What is being asked: All of the records below must be reproduced exactly, minus any pictures.

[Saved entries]

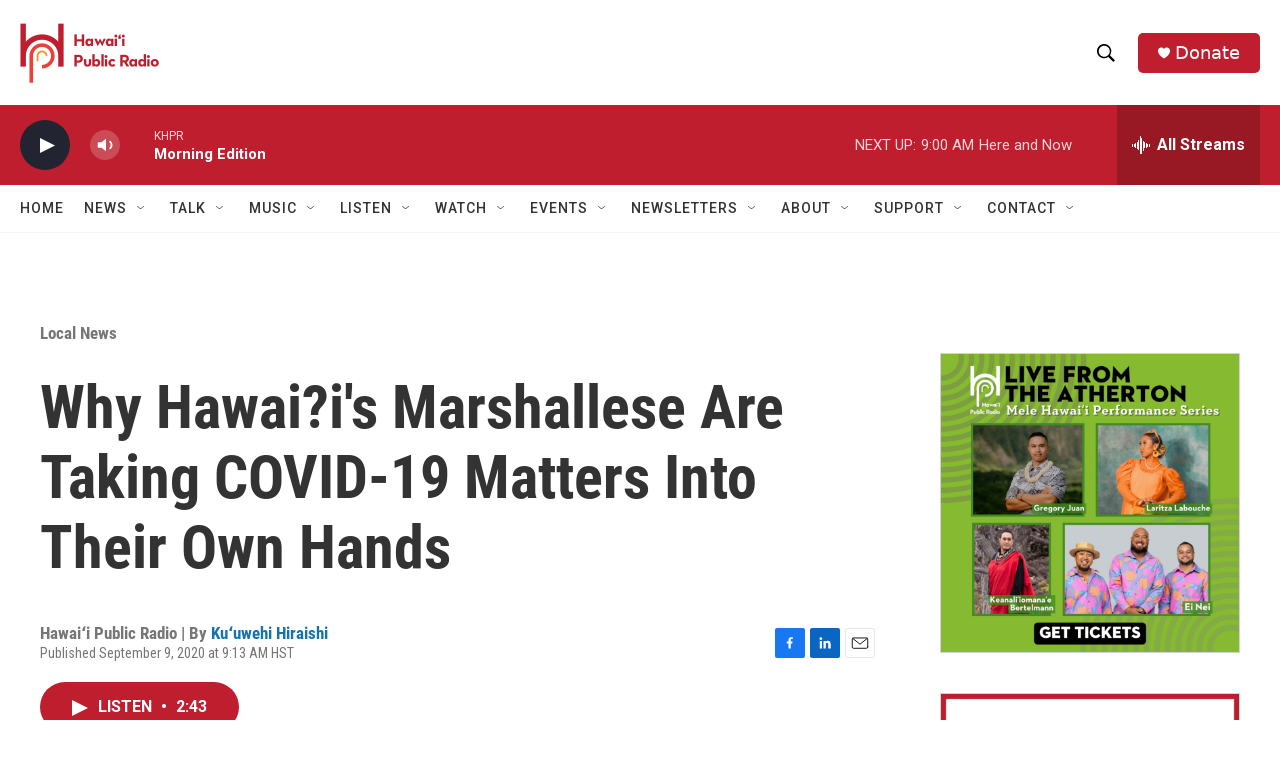

--- FILE ---
content_type: text/html; charset=utf-8
request_url: https://www.google.com/recaptcha/api2/aframe
body_size: 267
content:
<!DOCTYPE HTML><html><head><meta http-equiv="content-type" content="text/html; charset=UTF-8"></head><body><script nonce="PsXTbyuOKFATn3x-eaWRtw">/** Anti-fraud and anti-abuse applications only. See google.com/recaptcha */ try{var clients={'sodar':'https://pagead2.googlesyndication.com/pagead/sodar?'};window.addEventListener("message",function(a){try{if(a.source===window.parent){var b=JSON.parse(a.data);var c=clients[b['id']];if(c){var d=document.createElement('img');d.src=c+b['params']+'&rc='+(localStorage.getItem("rc::a")?sessionStorage.getItem("rc::b"):"");window.document.body.appendChild(d);sessionStorage.setItem("rc::e",parseInt(sessionStorage.getItem("rc::e")||0)+1);localStorage.setItem("rc::h",'1768405950716');}}}catch(b){}});window.parent.postMessage("_grecaptcha_ready", "*");}catch(b){}</script></body></html>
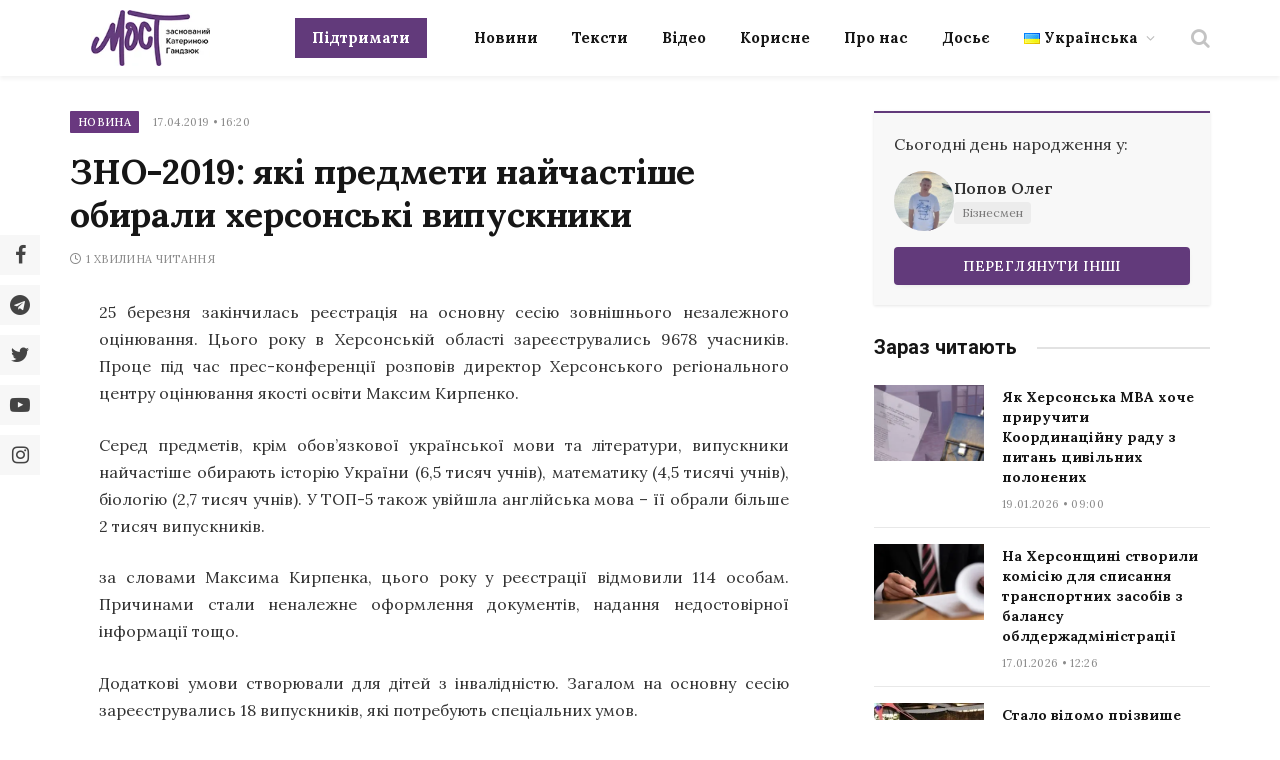

--- FILE ---
content_type: application/javascript; charset=utf-8
request_url: https://most.ks.ua/wp-content/themes/smart-mag/js/custom.js?ver=1.0.3
body_size: 1237
content:
//<------- FORM ------->//
const form = document.getElementById('payment-form');

if (form) {
  form.addEventListener('submit', (event) => {
    event.preventDefault();

    const serverPath = document.getElementById('real_server_path').value;
    const email = document.getElementById('email').value;
    const comment = document.getElementById('comment')?.value || '';
    const payType = form.querySelector('input[name="pay-type"]:checked').value;


    // const firstName = document.getElementById('first_name')?.value || '';
    // const lastName = document.getElementById('last_name')?.value || '';
    // const phoneNumber = document.getElementById('phone_number')?.value || '';
    // const address = document.getElementById('address')?.value || '';


    const amountCustom = document.getElementById('amount-custom').value;
    const selectedAmountElement = form.querySelector('input[name="amount"]:checked');
    const selectedAmount = selectedAmountElement ? selectedAmountElement.value : null;
    const amount = amountCustom == false ? selectedAmount : amountCustom;

    const data = {
      amount: amount,
      email: email,
      comment: comment,
      type: payType,
    };

    fetch(serverPath, {
        method: 'POST',
        body: JSON.stringify(data),
        headers: {
          'Content-Type': 'application/json'
        }
      })
      .then(response => response.text())
      .then(formHtml => {
        console.log(formHtml);
        let container = document.createElement('span');
        container.setAttribute('hidden', 'true');
        container.innerHTML = formHtml;

        document.body.appendChild(container);
        container.querySelector('form').submit();
      })
      .catch(error => console.error(error));
  });
}

//<------- NEWS SLIDER ------->//

// Step 1
/*
const galleryElement = document.querySelector('.wp-block-gallery');

if (galleryElement) {
  galleryElement.classList.add('swiper');
  // Step 2
  const swiperContainer = document.createElement('div');
  swiperContainer.classList.add('swiper-wrapper');
  galleryElement.appendChild(swiperContainer);

  // Step 3
  const galleryItems = galleryElement.querySelectorAll('figure');
  galleryItems.forEach(item => {
    const swiperSlide = document.createElement('div');
    swiperSlide.classList.add('swiper-slide');
    swiperSlide.appendChild(item);
    swiperContainer.appendChild(swiperSlide);
  });

  // Step 4
  const nextButton = document.createElement('div');
  const prevButton = document.createElement('div');
  nextButton.classList.add('swiper-button');
  nextButton.classList.add('swiper-button-next');
  prevButton.classList.add('swiper-button');
  prevButton.classList.add('swiper-button-prev');

  galleryElement.appendChild(nextButton);
  galleryElement.appendChild(prevButton);

  const pagination = document.createElement('div');
  pagination.classList.add('swiper-pagination');
  galleryElement.appendChild(pagination);

  // Step 5
  var newSlider = new Swiper('.swiper', {
    pagination: {
      el: ".swiper-pagination",
      type: "fraction",
    },
    navigation: {
      nextEl: ".swiper-button-next",
      prevEl: ".swiper-button-prev",
    },
  });
}
*/

const galleryElements = jQuery('.wp-block-gallery');

if (galleryElements) {

  jQuery(galleryElements).each(function(i, galleryElement) {

    galleryElement.classList.add('swiper');
    // Step 2
    const swiperContainer = document.createElement('div');
    swiperContainer.classList.add('swiper-wrapper');
    galleryElement.appendChild(swiperContainer);

    // Step 3
    const galleryItems = galleryElement.querySelectorAll('figure');
    galleryItems.forEach(item => {
      const swiperSlide = document.createElement('div');
      swiperSlide.classList.add('swiper-slide');
      swiperSlide.appendChild(item);
      swiperContainer.appendChild(swiperSlide);
    });

    // Step 4
    const nextButton = document.createElement('div');
    const prevButton = document.createElement('div');
    nextButton.classList.add('swiper-button');
    nextButton.classList.add('swiper-button-next');
    prevButton.classList.add('swiper-button');
    prevButton.classList.add('swiper-button-prev');

    galleryElement.appendChild(nextButton);
    galleryElement.appendChild(prevButton);

    const pagination = document.createElement('div');
    pagination.classList.add('swiper-pagination');
    galleryElement.appendChild(pagination);

    // Step 5
    var newSlider = new Swiper('.swiper', {
      pagination: {
        el: ".swiper-pagination",
        type: "fraction",
      },
      navigation: {
        nextEl: ".swiper-button-next",
        prevEl: ".swiper-button-prev",
      },
    });
  });
}

// disable links

// Get all the links inside the .single-featured element
const featuredLinks = document.querySelectorAll('.single-featured a');

// Loop through each link and disable it
featuredLinks.forEach(link => {
  link.addEventListener('click', (event) => {
    event.preventDefault(); // prevent the link from navigating to its href
  });
});

// Get all the links inside the .wp-block-gallery element
const galleryLinks = document.querySelectorAll('.wp-block-gallery a');

// Loop through each link and disable it
galleryLinks.forEach(link => {
  link.addEventListener('click', (event) => {
    event.preventDefault(); // prevent the link from navigating to its href
  });
});

// Birthday block toggle functionality
document.addEventListener('DOMContentLoaded', function() {
  const birthdayBlocks = document.querySelectorAll('.birthday-block[data-has-multiple="1"]');
  
  birthdayBlocks.forEach(function(block) {
    const toggleButton = block.querySelector('.birthday-block__toggle');
    const list = block.querySelector('.birthday-block__list');
    const toggleText = toggleButton ? toggleButton.querySelector('.birthday-block__toggle-text') : null;
    
    if (toggleButton && list && toggleText) {
      toggleButton.addEventListener('click', function() {
        if (list.classList.contains('birthday-block__list--collapsed')) {
          list.classList.remove('birthday-block__list--collapsed');
          list.classList.add('birthday-block__list--expanded');
          toggleText.textContent = 'Згорнути';
        } else {
          list.classList.remove('birthday-block__list--expanded');
          list.classList.add('birthday-block__list--collapsed');
          toggleText.textContent = 'Переглянути інші';
        }
      });
    }
  });
});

Task result:
--- FILE ---
content_type: text/html; charset=utf-8
request_url: https://www.google.com/recaptcha/api2/aframe
body_size: 267
content:
<!DOCTYPE HTML><html><head><meta http-equiv="content-type" content="text/html; charset=UTF-8"></head><body><script nonce="PsXTbyuOKFATn3x-eaWRtw">/** Anti-fraud and anti-abuse applications only. See google.com/recaptcha */ try{var clients={'sodar':'https://pagead2.googlesyndication.com/pagead/sodar?'};window.addEventListener("message",function(a){try{if(a.source===window.parent){var b=JSON.parse(a.data);var c=clients[b['id']];if(c){var d=document.createElement('img');d.src=c+b['params']+'&rc='+(localStorage.getItem("rc::a")?sessionStorage.getItem("rc::b"):"");window.document.body.appendChild(d);sessionStorage.setItem("rc::e",parseInt(sessionStorage.getItem("rc::e")||0)+1);localStorage.setItem("rc::h",'1768405950716');}}}catch(b){}});window.parent.postMessage("_grecaptcha_ready", "*");}catch(b){}</script></body></html>

--- FILE ---
content_type: application/javascript; charset=utf-8
request_url: https://most.ks.ua/wp-content/themes/smart-mag/js/custom.js?ver=1.0.3
body_size: 1237
content:
//<------- FORM ------->//
const form = document.getElementById('payment-form');

if (form) {
  form.addEventListener('submit', (event) => {
    event.preventDefault();

    const serverPath = document.getElementById('real_server_path').value;
    const email = document.getElementById('email').value;
    const comment = document.getElementById('comment')?.value || '';
    const payType = form.querySelector('input[name="pay-type"]:checked').value;


    // const firstName = document.getElementById('first_name')?.value || '';
    // const lastName = document.getElementById('last_name')?.value || '';
    // const phoneNumber = document.getElementById('phone_number')?.value || '';
    // const address = document.getElementById('address')?.value || '';


    const amountCustom = document.getElementById('amount-custom').value;
    const selectedAmountElement = form.querySelector('input[name="amount"]:checked');
    const selectedAmount = selectedAmountElement ? selectedAmountElement.value : null;
    const amount = amountCustom == false ? selectedAmount : amountCustom;

    const data = {
      amount: amount,
      email: email,
      comment: comment,
      type: payType,
    };

    fetch(serverPath, {
        method: 'POST',
        body: JSON.stringify(data),
        headers: {
          'Content-Type': 'application/json'
        }
      })
      .then(response => response.text())
      .then(formHtml => {
        console.log(formHtml);
        let container = document.createElement('span');
        container.setAttribute('hidden', 'true');
        container.innerHTML = formHtml;

        document.body.appendChild(container);
        container.querySelector('form').submit();
      })
      .catch(error => console.error(error));
  });
}

//<------- NEWS SLIDER ------->//

// Step 1
/*
const galleryElement = document.querySelector('.wp-block-gallery');

if (galleryElement) {
  galleryElement.classList.add('swiper');
  // Step 2
  const swiperContainer = document.createElement('div');
  swiperContainer.classList.add('swiper-wrapper');
  galleryElement.appendChild(swiperContainer);

  // Step 3
  const galleryItems = galleryElement.querySelectorAll('figure');
  galleryItems.forEach(item => {
    const swiperSlide = document.createElement('div');
    swiperSlide.classList.add('swiper-slide');
    swiperSlide.appendChild(item);
    swiperContainer.appendChild(swiperSlide);
  });

  // Step 4
  const nextButton = document.createElement('div');
  const prevButton = document.createElement('div');
  nextButton.classList.add('swiper-button');
  nextButton.classList.add('swiper-button-next');
  prevButton.classList.add('swiper-button');
  prevButton.classList.add('swiper-button-prev');

  galleryElement.appendChild(nextButton);
  galleryElement.appendChild(prevButton);

  const pagination = document.createElement('div');
  pagination.classList.add('swiper-pagination');
  galleryElement.appendChild(pagination);

  // Step 5
  var newSlider = new Swiper('.swiper', {
    pagination: {
      el: ".swiper-pagination",
      type: "fraction",
    },
    navigation: {
      nextEl: ".swiper-button-next",
      prevEl: ".swiper-button-prev",
    },
  });
}
*/

const galleryElements = jQuery('.wp-block-gallery');

if (galleryElements) {

  jQuery(galleryElements).each(function(i, galleryElement) {

    galleryElement.classList.add('swiper');
    // Step 2
    const swiperContainer = document.createElement('div');
    swiperContainer.classList.add('swiper-wrapper');
    galleryElement.appendChild(swiperContainer);

    // Step 3
    const galleryItems = galleryElement.querySelectorAll('figure');
    galleryItems.forEach(item => {
      const swiperSlide = document.createElement('div');
      swiperSlide.classList.add('swiper-slide');
      swiperSlide.appendChild(item);
      swiperContainer.appendChild(swiperSlide);
    });

    // Step 4
    const nextButton = document.createElement('div');
    const prevButton = document.createElement('div');
    nextButton.classList.add('swiper-button');
    nextButton.classList.add('swiper-button-next');
    prevButton.classList.add('swiper-button');
    prevButton.classList.add('swiper-button-prev');

    galleryElement.appendChild(nextButton);
    galleryElement.appendChild(prevButton);

    const pagination = document.createElement('div');
    pagination.classList.add('swiper-pagination');
    galleryElement.appendChild(pagination);

    // Step 5
    var newSlider = new Swiper('.swiper', {
      pagination: {
        el: ".swiper-pagination",
        type: "fraction",
      },
      navigation: {
        nextEl: ".swiper-button-next",
        prevEl: ".swiper-button-prev",
      },
    });
  });
}

// disable links

// Get all the links inside the .single-featured element
const featuredLinks = document.querySelectorAll('.single-featured a');

// Loop through each link and disable it
featuredLinks.forEach(link => {
  link.addEventListener('click', (event) => {
    event.preventDefault(); // prevent the link from navigating to its href
  });
});

// Get all the links inside the .wp-block-gallery element
const galleryLinks = document.querySelectorAll('.wp-block-gallery a');

// Loop through each link and disable it
galleryLinks.forEach(link => {
  link.addEventListener('click', (event) => {
    event.preventDefault(); // prevent the link from navigating to its href
  });
});

// Birthday block toggle functionality
document.addEventListener('DOMContentLoaded', function() {
  const birthdayBlocks = document.querySelectorAll('.birthday-block[data-has-multiple="1"]');
  
  birthdayBlocks.forEach(function(block) {
    const toggleButton = block.querySelector('.birthday-block__toggle');
    const list = block.querySelector('.birthday-block__list');
    const toggleText = toggleButton ? toggleButton.querySelector('.birthday-block__toggle-text') : null;
    
    if (toggleButton && list && toggleText) {
      toggleButton.addEventListener('click', function() {
        if (list.classList.contains('birthday-block__list--collapsed')) {
          list.classList.remove('birthday-block__list--collapsed');
          list.classList.add('birthday-block__list--expanded');
          toggleText.textContent = 'Згорнути';
        } else {
          list.classList.remove('birthday-block__list--expanded');
          list.classList.add('birthday-block__list--collapsed');
          toggleText.textContent = 'Переглянути інші';
        }
      });
    }
  });
});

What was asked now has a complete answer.